Le recueil de Bernard Giraudeau n’est pas un caprice de star qui ne devrait son édition qu’à la célébrité de son auteur. Il s’agit bien d’une œuvre littéraire à part entière, riche et authentique : une bonne surprise pour le lecteur méfiant ou dubitatif. C’est le livre d’un ancien marin né à La Rochelle, avide de dire sa passion pour la mer.
Ces cinq nouvelles ne sont pourtant ni des récits d’aventure ni des carnets de voyage. Pour les marins de Giraudeau, prendre la mer c’est fuir la terre. Ils rejoignent une existence rêvée qui, une foi les amarres larguées, se confond avec la réalité.
Promesse d’amour et de liberté, la mer n’offre que pour mieux confisquer. Elle donne aux hommes la mesure de l’éphémère tout en les faisant rêver d’éternité. L’amour d’une toute jeune fille pour le marin de sa mère (Une Histoire simple) s’évanouit avec les voyages et les histoires, laissant derrière lui le goût amer de ce que l’on caresse sans pouvoir l’étreindre.
Les marins reviennent toujours au port.

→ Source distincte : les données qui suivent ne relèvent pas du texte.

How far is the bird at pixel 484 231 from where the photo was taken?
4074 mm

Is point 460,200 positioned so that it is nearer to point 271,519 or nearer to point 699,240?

Puis ils y restent enlisés à jamais dans les regrets et les rêves échoués. La mer emporte puis ramène à terre, fait rêver puis enferme dans une inéluctable et indépassable réalité.
Si Giraudeau fait naître l’émotion, c’est que sa mer est l’image de nos rêves et de nos espoirs. Prisonniers du ressac qui fait succéder les désillusions les plus cruelles aux rêves les plus fous, nous sommes tous un peu des marins à terre, des hommes perdus.